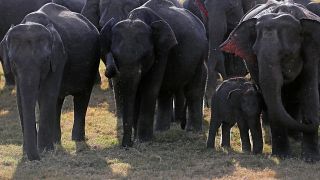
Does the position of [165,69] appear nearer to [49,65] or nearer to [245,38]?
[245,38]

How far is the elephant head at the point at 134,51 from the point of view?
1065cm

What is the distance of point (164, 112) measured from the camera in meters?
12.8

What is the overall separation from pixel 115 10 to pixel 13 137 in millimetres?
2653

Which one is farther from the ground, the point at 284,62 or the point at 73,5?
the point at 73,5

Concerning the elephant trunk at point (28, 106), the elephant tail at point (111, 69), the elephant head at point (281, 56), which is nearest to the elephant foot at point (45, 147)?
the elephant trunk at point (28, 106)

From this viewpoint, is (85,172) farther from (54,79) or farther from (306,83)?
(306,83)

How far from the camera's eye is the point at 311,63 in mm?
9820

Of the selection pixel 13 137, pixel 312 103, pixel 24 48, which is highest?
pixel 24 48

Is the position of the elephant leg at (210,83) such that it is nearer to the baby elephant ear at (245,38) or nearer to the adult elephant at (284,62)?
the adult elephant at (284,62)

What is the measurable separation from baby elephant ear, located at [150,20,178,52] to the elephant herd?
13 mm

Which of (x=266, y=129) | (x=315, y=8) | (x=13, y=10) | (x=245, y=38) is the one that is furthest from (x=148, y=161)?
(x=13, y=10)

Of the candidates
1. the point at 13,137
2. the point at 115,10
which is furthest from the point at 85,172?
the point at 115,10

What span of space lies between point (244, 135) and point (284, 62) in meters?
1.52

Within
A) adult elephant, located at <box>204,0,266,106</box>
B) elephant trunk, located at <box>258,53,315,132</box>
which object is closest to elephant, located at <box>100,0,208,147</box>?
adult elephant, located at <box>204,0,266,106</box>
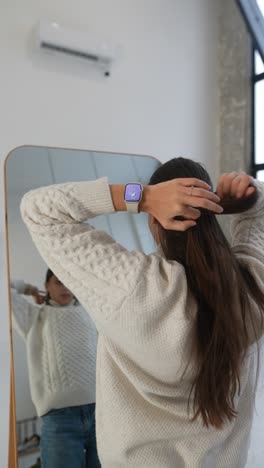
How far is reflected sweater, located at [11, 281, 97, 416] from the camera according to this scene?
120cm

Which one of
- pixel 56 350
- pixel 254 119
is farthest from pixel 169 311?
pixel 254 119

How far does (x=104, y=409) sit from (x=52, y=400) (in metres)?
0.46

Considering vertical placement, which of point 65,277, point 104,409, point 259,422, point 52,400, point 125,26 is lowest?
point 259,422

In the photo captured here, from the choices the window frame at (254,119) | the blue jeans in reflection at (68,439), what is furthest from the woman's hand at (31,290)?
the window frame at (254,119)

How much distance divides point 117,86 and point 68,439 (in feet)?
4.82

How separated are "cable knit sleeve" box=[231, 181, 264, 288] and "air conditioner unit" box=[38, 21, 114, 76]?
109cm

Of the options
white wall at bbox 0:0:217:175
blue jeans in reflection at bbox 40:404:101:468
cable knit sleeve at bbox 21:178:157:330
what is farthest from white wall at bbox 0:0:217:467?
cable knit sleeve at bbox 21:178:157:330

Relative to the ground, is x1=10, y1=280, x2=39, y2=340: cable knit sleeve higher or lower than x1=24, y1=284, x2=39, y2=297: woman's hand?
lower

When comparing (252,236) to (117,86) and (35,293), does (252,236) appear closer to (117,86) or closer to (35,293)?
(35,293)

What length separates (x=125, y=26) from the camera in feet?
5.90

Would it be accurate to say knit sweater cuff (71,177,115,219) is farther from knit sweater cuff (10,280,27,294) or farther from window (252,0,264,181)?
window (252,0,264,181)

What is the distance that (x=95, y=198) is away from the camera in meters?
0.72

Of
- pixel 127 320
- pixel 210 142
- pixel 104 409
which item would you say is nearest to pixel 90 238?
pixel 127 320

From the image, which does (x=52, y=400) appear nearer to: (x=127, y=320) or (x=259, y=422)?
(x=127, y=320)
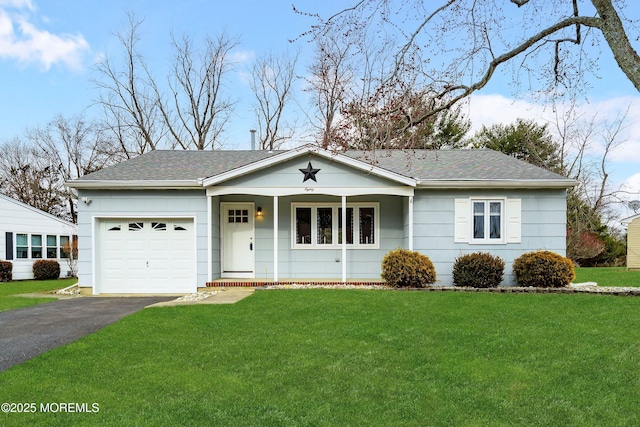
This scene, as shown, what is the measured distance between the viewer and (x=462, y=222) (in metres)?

• [Requirements]:
Recast the stretch of the records from the line containing "How much distance" through the end of the records as a Markdown table with the columns Row and Line. Number each line in Row, skip blank lines, and leave the pictures out.

• [Result for this exercise]:
| Row | Line |
|---|---|
| 1 | How much distance divides point 117,86 and point 68,439 (in feet)? |
| 2 | 4.82 |
| 3 | How separated are "cable knit sleeve" box=[231, 181, 264, 288] and "air conditioner unit" box=[38, 21, 114, 76]? |
| 4 | 109cm |
| 5 | Of the options |
| 6 | white wall at bbox 0:0:217:175 |
| 7 | blue jeans in reflection at bbox 40:404:101:468 |
| 8 | cable knit sleeve at bbox 21:178:157:330 |
| 9 | what is farthest from white wall at bbox 0:0:217:467? |
| 10 | cable knit sleeve at bbox 21:178:157:330 |
| 11 | Relative to the ground, is x1=10, y1=280, x2=39, y2=340: cable knit sleeve higher or lower than x1=24, y1=284, x2=39, y2=297: woman's hand? |
| 12 | lower |
| 13 | When comparing (252,236) to (117,86) and (35,293), does (252,236) appear closer to (117,86) or closer to (35,293)? |
| 14 | (35,293) |
| 15 | What length separates (x=125, y=26) from the camera in feet? |
| 16 | 5.90 |
| 17 | Would it be accurate to say knit sweater cuff (71,177,115,219) is farther from knit sweater cuff (10,280,27,294) or farther from window (252,0,264,181)? |
| 18 | window (252,0,264,181) |
| 19 | What is the distance that (x=95, y=198) is away from the camera in meters? |
| 20 | 0.72 |
| 21 | Of |
| 22 | - pixel 127 320 |
| 23 | - pixel 210 142 |
| 24 | - pixel 104 409 |
| 25 | which item would you say is nearest to pixel 90 238? |
| 26 | pixel 127 320 |
| 27 | From the image, which does (x=52, y=400) appear nearer to: (x=127, y=320) or (x=259, y=422)? |
| 28 | (x=127, y=320) |
| 29 | This scene, as shown, what is the measured distance between the viewer and (x=462, y=222) (in metres)? |